Exploring Biases With ChatGPT
Where we explore cognitive biases and the weird things ChatGPT will make up.
I’m intrigued by cognitive biases as a way to understand how we misunderstand the world, so we have a fair number of related reading/writing assignments throughout the year, typically using John Manoogian III’s excellent diagram as a starting point:
https://commons.wikimedia.org/wiki/File:Cognitive_bias_codex_en.svg
When looking for an initial assignment to get students using ChatGPT, although in all fairness 20-25% were already exploring it, I decided the Cognitive Bias Codex would be a good place to start.
The assignment was pretty straightforward (once we got past creating OpenAI accounts, high load kicking us out, etc.):
Go to the Cognitive Bias Codex on the wall and choose one (or use the attached file). Read the associated Wikipedia article. Then, have ChatGPT write about that bias in a way that makes sense but is no more than three paragraphs. Paste/screenshot the response here and then determine whether the response is accurate or not. Explain why or why not, putting "yes" is not going to count š Be sure to include your prompt.

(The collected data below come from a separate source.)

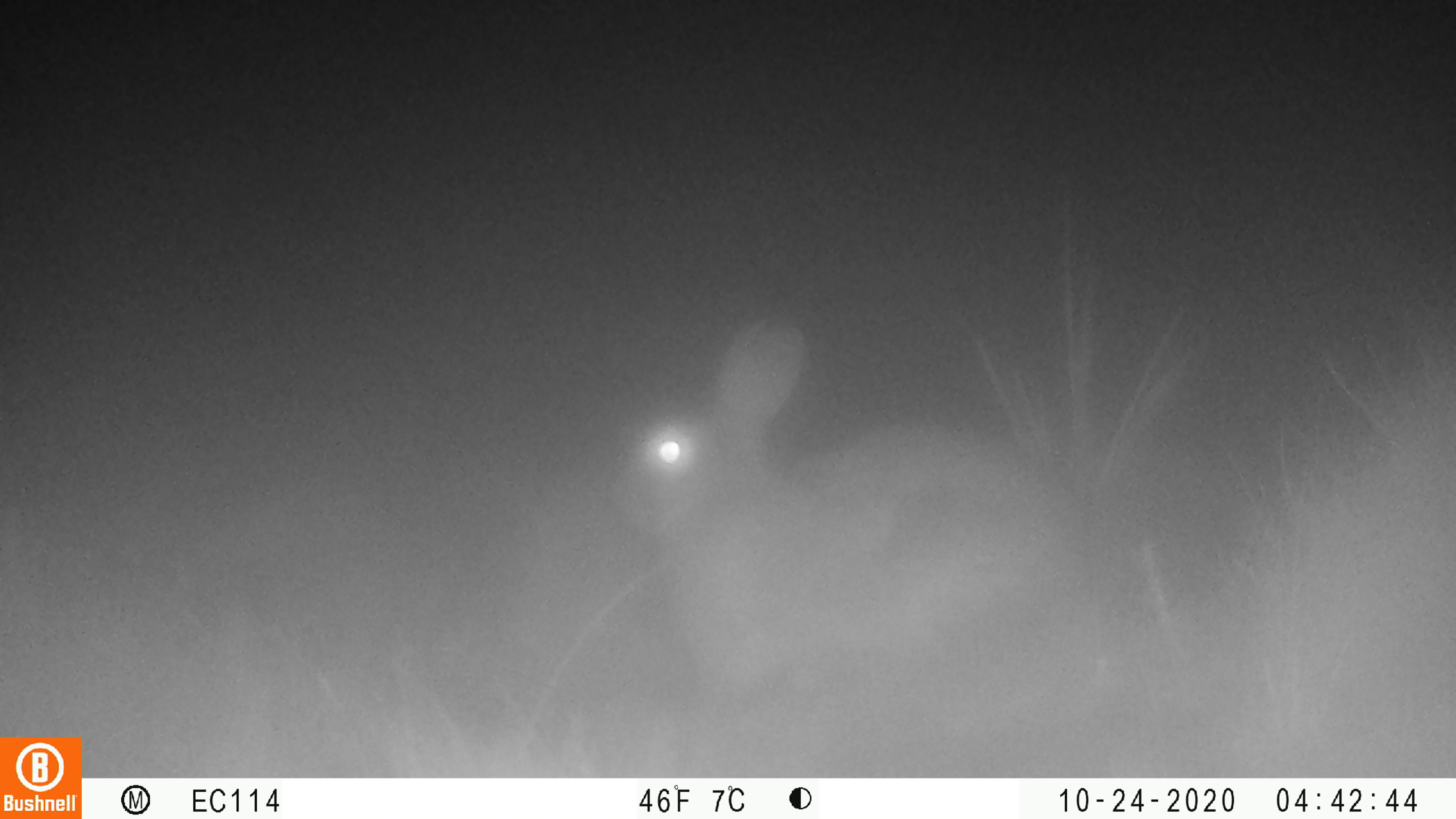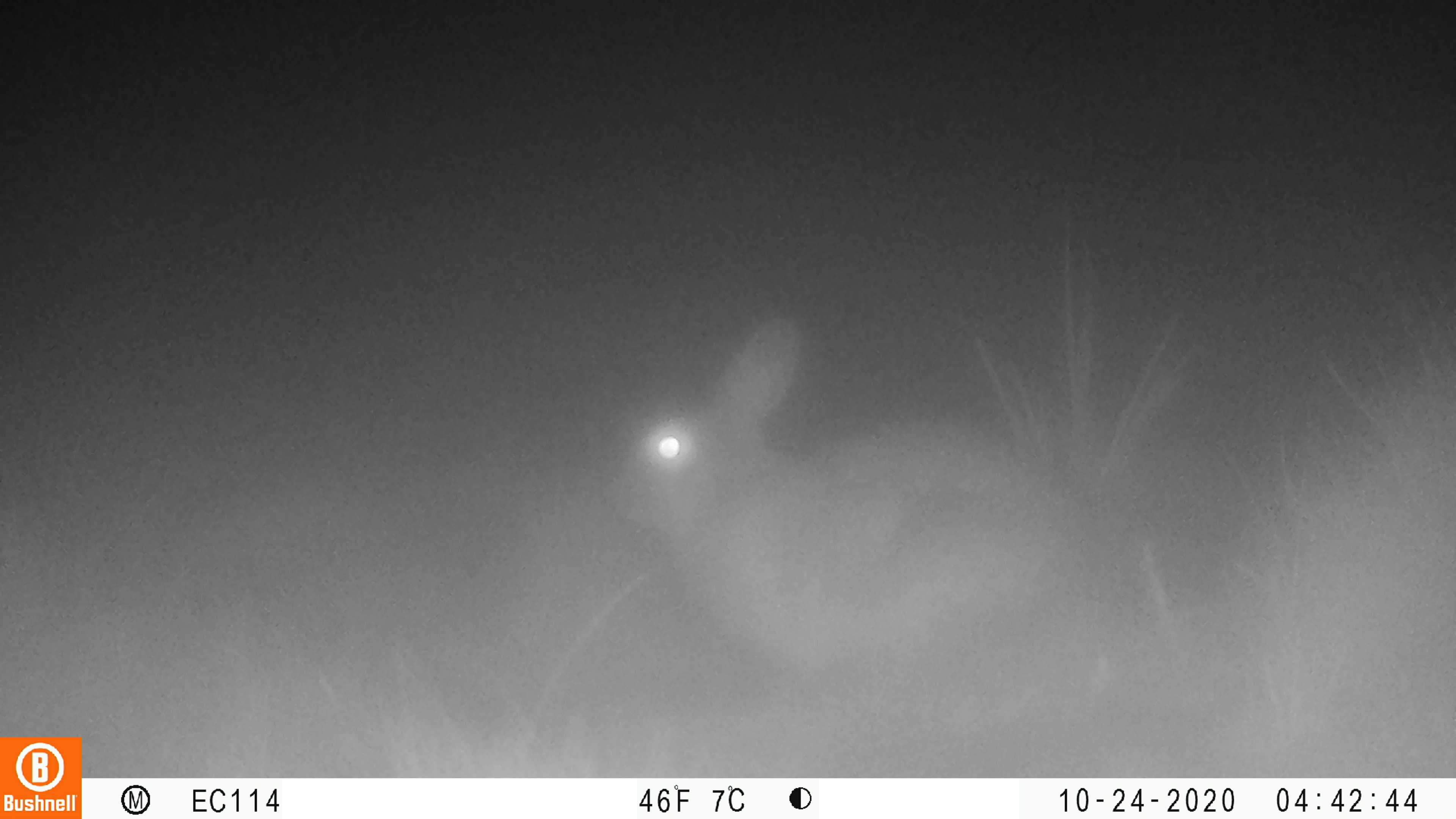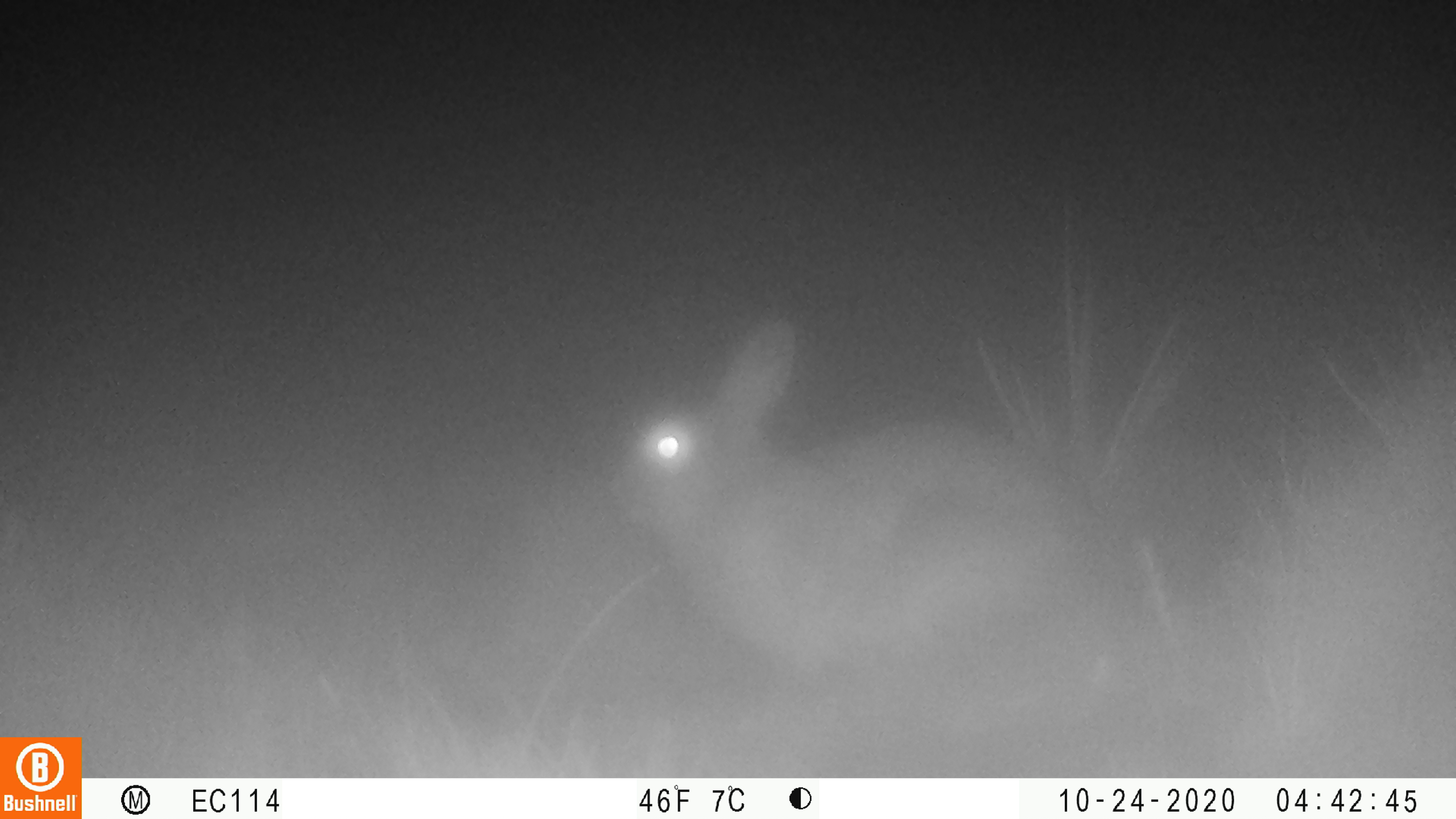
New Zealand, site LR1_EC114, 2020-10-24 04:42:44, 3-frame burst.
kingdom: Animalia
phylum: Chordata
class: Mammalia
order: Lagomorpha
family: Leporidae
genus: Oryctolagus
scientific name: Oryctolagus cuniculus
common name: european rabbit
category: rabbit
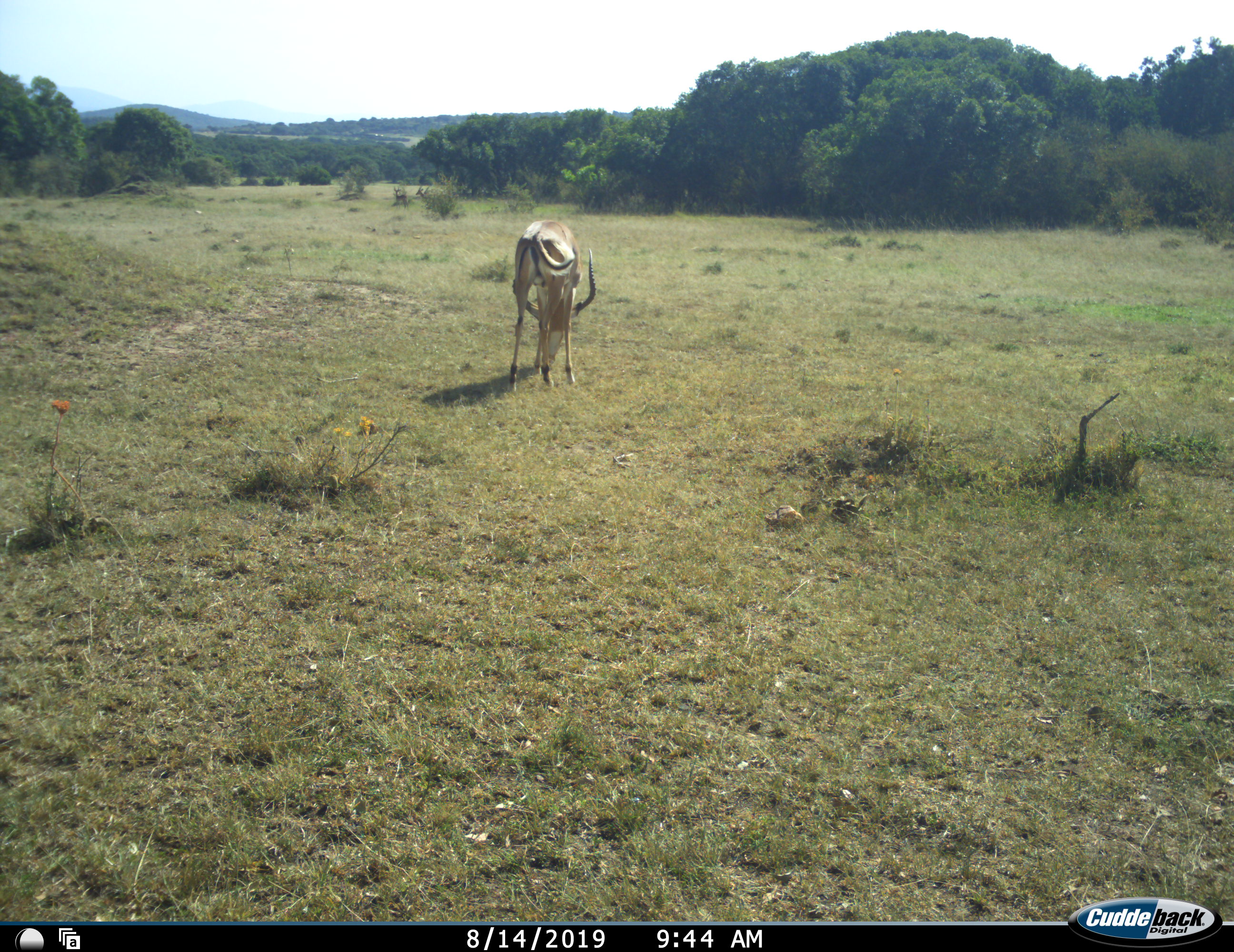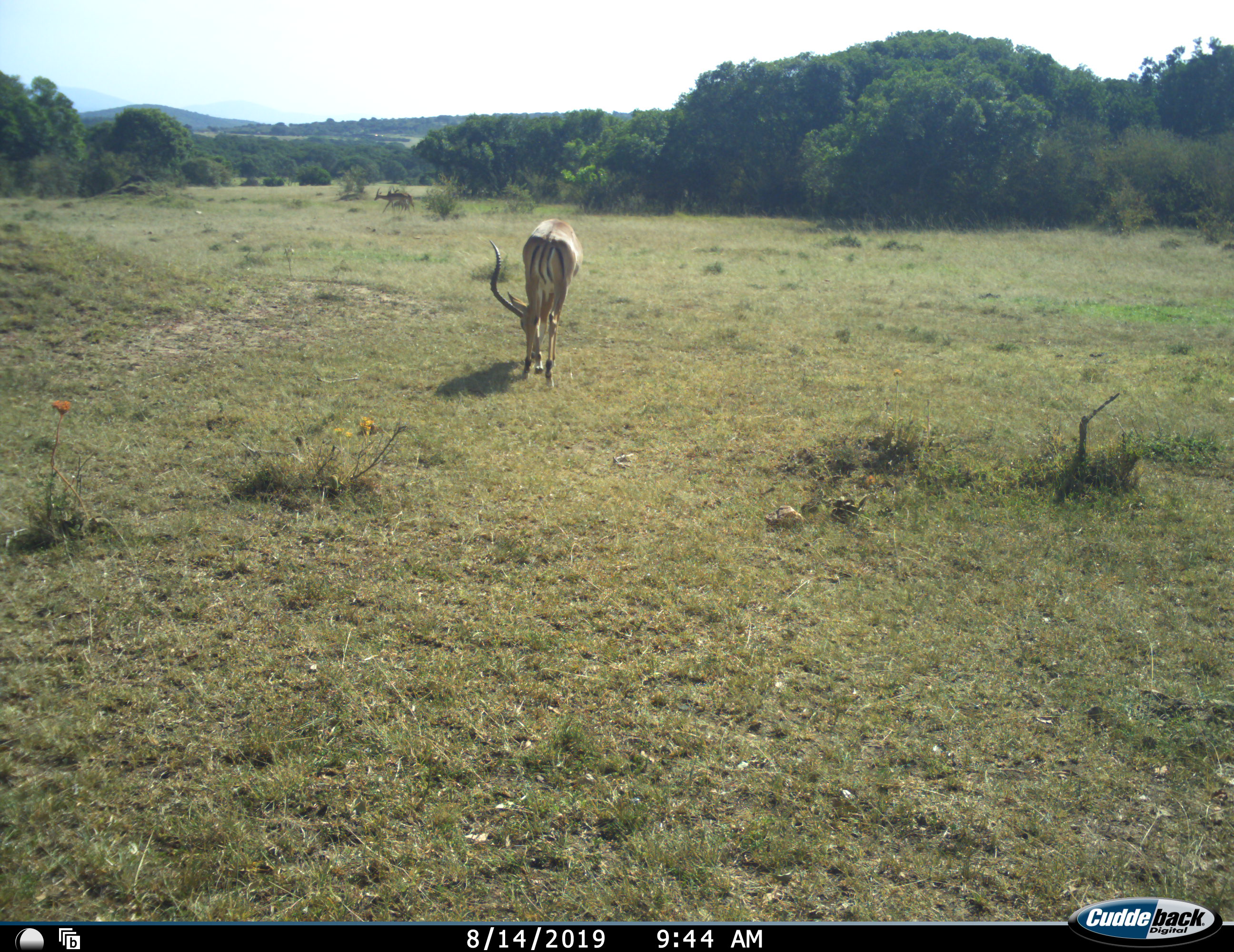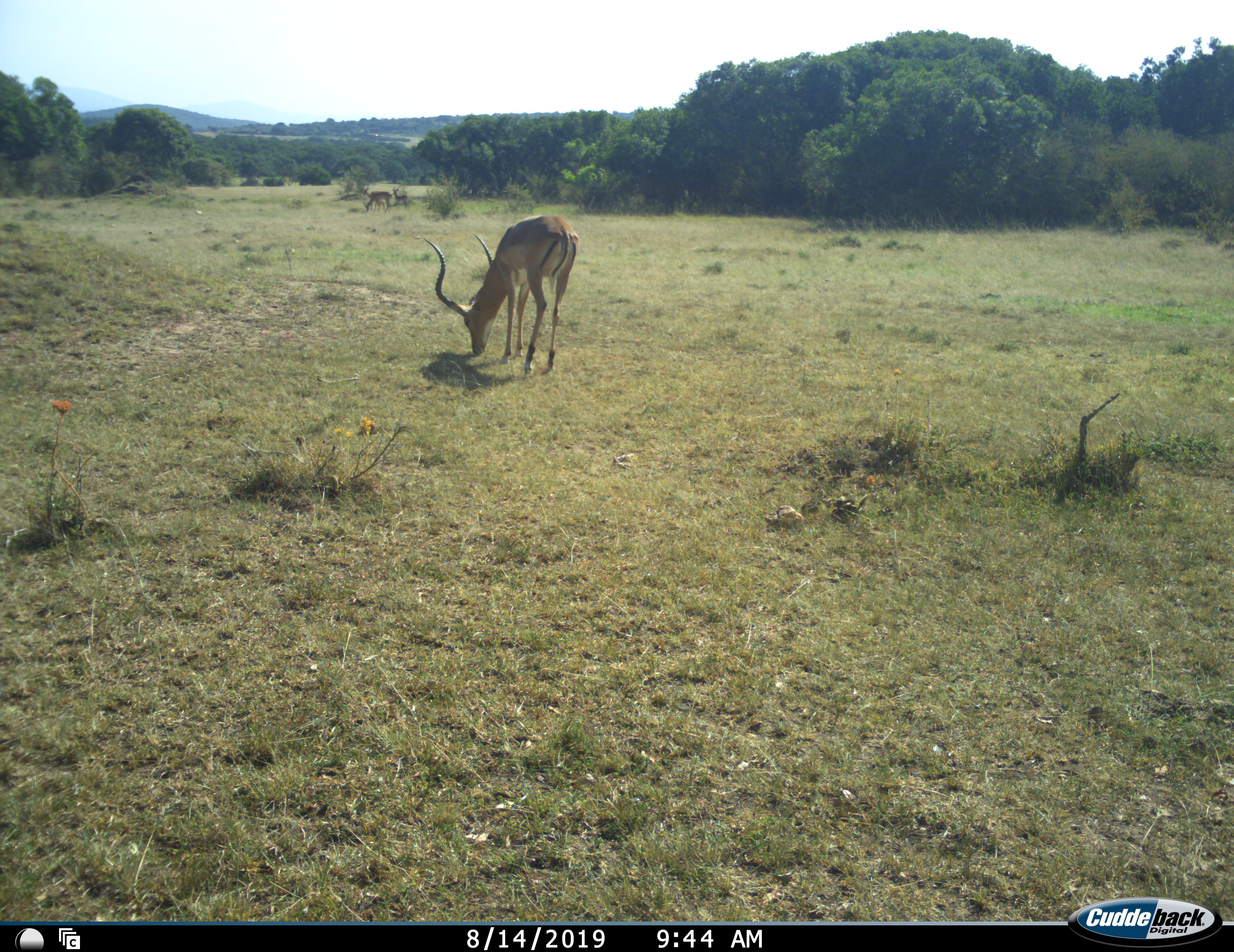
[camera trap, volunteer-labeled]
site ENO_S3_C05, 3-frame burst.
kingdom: Animalia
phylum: Chordata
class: Mammalia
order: Artiodactyla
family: Bovidae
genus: Aepyceros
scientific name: Aepyceros melampus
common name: impala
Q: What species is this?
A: Impala (Aepyceros melampus).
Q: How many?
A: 1.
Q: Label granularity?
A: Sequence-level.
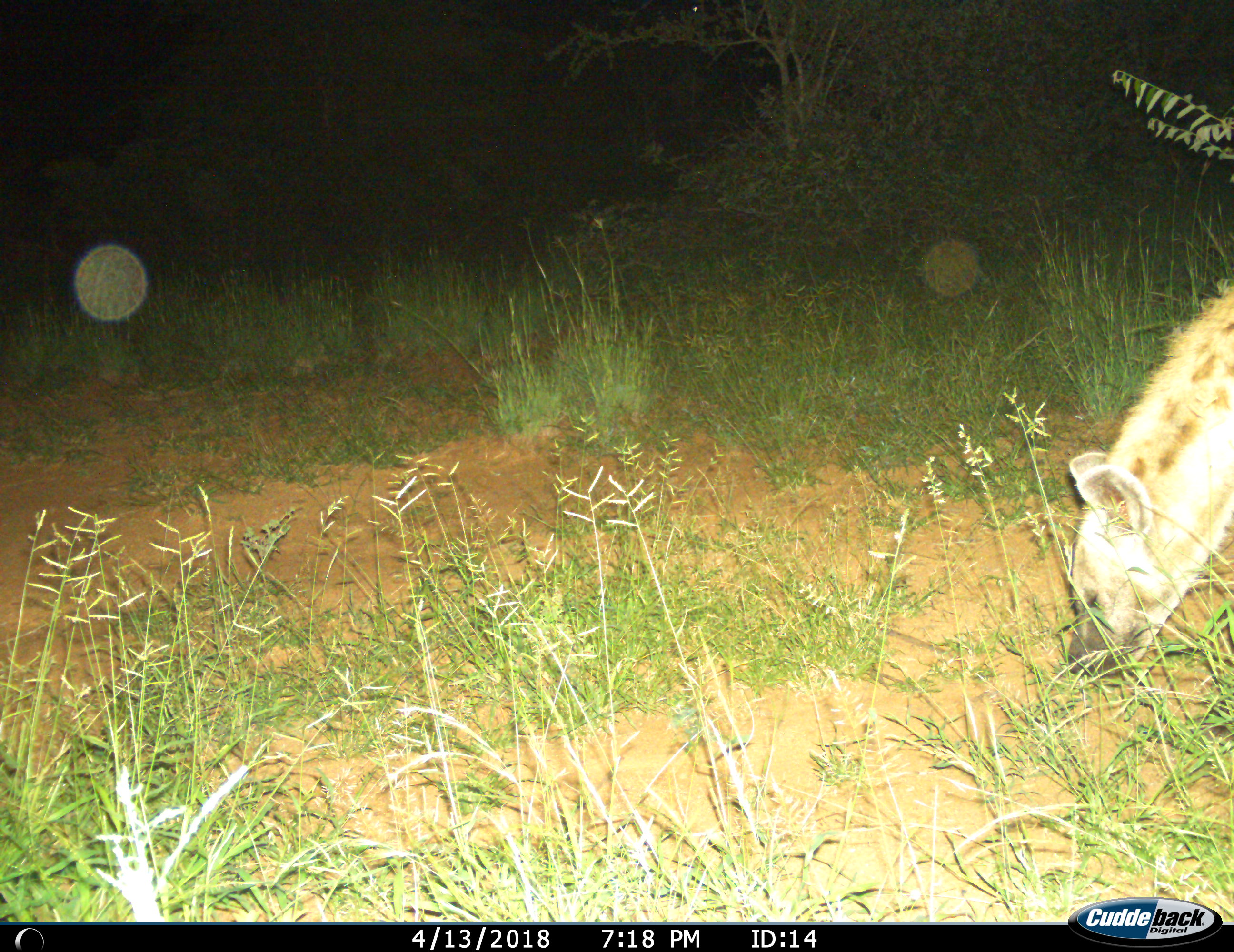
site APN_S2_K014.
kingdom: Animalia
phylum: Chordata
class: Mammalia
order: Carnivora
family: Hyaenidae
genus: Crocuta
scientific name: Crocuta crocuta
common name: spotted hyena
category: hyenaspotted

For the most part, the students found the generated summaries were accurate enough that they didn’t spot any glaring errors. I then shared with them my findings on “The Mr. Browntonian Theory of Incorrect Results”, an imaginary thing that ChatGPT is happy to summarize for you. The last paragraph being especially rich in irony.
Prompt: Restate the “Mr. Browntonian” theory of incorrect results at an 8th grade reading level
Response:
![](https://www.aitait.net/wp-content/uploads/2023/04/mr-brownstone-effect-1024x818.png)
I guess the takeaway (beyond the fact that you can’t count on factual accuracy at this point) is that if you’ve ever had a great idea for a new cognitive bias but didn’t feel like spending the time to do (or make up) research, there’s never been a better time.
Student consensus (publicly) was that it was accurate enough to be useful but would need to be verified. I suspect that privately though, a good number feel it is plenty accurate enough and for many use cases they may be right.